Restando alla FIAT, se questi contributi le venissero dati per il suo centro ricerche e le servissero per ideare nuovi veicoli ibridi a basso consumo o ad energie alternative, come ha promesso la presidenza USA alle sue case costruttrici?
Purtroppo la classe politica italiana tutta da destra a sinistra è succube della storia culturale italiana, in cui rispetto alla Storia e all'Arte e alla Letteratura (notate le iniziali maiuscole e minuscole che rafforzano il concetto) la scienza e la “tecnica” (virgolettata perchè parola detta con fare dispregiativo da Sua Maestà Benedetto Croce, l'uomo che più di tutti ci ha rovinati culturalmente) sono saperi inferiori. E siamo il paese in cui il tanto celebrato intellettuale laico come Ernesto Galli della Loggia scrive che "i democratici devono tenere a bada il potere del sapere per evitare un dominio tecnico scientifico” (forse perchè se gli italiani avessero una certa cultura scientifica non potrebbe continuare a scrivere?) e altri, sempre di sinistra, ammirano un personaggio come Jeremy Rifkin, secondo il quale "lo spirito umano è stato intossicato da personaggi come Francis Bacon, Cartesio, Newton, Galileo e Darwin". Meglio intossicato da questi grandi scienziati che da una persona come Rifkin
Dice Franco Cardini, che in quanto storico medievalista cattolico non può essere tacciato di essere uno “sporco materialista scientista”: "vedere le cose in modo astorico e antistorico, ascientifico e antiscientifico ha successo perchè la nostra società civile è una società profondamente i-gno-ran-te (nel senso che “non sa”, ndr). E, in quanto tale, ricerca l'effetto meraviglioso perchè non ha né la voglia, né gli strumenti intellettuali per andare oltre, per scavare un po' nel profondo, per accedere a realtà storiche e scientifiche che siano dotate di più concreta sostanza".

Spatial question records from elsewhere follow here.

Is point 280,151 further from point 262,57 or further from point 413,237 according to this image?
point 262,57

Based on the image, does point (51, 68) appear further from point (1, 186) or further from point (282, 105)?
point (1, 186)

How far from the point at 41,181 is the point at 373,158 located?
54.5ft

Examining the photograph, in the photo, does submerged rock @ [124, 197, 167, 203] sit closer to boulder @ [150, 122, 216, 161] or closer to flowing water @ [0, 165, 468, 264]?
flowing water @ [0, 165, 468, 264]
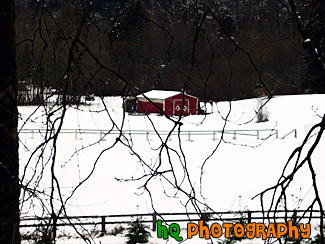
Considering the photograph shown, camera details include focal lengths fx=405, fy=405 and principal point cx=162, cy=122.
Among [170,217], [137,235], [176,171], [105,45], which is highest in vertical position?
[105,45]

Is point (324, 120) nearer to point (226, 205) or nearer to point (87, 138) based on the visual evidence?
point (226, 205)

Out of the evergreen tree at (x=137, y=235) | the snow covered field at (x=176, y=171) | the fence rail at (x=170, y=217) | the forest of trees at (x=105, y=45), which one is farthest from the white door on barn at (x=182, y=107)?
the evergreen tree at (x=137, y=235)

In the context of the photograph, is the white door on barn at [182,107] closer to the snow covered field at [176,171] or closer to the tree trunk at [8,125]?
the tree trunk at [8,125]

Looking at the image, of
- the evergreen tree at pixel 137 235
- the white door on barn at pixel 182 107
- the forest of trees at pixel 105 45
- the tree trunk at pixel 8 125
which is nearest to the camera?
the white door on barn at pixel 182 107

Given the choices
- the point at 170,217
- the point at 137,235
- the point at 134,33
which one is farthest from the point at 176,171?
the point at 134,33

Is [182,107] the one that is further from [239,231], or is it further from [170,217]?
[170,217]

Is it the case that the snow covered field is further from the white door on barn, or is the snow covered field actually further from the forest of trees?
the forest of trees

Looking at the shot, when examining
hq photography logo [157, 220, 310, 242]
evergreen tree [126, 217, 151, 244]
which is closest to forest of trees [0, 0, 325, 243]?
hq photography logo [157, 220, 310, 242]

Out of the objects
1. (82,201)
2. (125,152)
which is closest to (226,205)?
(82,201)

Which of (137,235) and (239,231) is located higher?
(239,231)

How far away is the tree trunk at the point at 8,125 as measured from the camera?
1.90m

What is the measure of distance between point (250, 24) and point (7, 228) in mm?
1501

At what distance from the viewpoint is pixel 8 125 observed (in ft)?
6.20

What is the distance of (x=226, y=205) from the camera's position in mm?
9352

E' chiaro che - in una società così poco preparata - una intera classe politica legata ai potentati economici per attirarsi la simpatia degli elettori lascerà correre su produzioni inquinanti e preferirà dare agli elettori uno sconto per cambiare il frigo o l'automobile, regalare soldi agli autotrasportatori (come ha fatto il governo precedente) che con le loro tariffe basse rendono più cari i trasporti ferroviari - ben più ecologici e che provocano molti meno incidenti - e accanirsi contro l'antiesteticità delle pale eoliche nella stessa regione dove vorrebbe costruire una centrale nucleare. Quanti elettori preferiranno ai 1.000 euro di sconto per la macchina nuova delle politiche serie su scienze, nuove tecnologie, riduzione degli sprechi e dell'effetto serra? Pochi, molto pochi.
Per questo saremo sempre di più il paese dei mandolini, degli oroscopi e del declino industriale. E per questo non riusciremo neanche a sfruttare meglio per per il turismo le grandi risorse storiche e naturali che ci ritroviamo, dalle città, alle montagne e ai mari.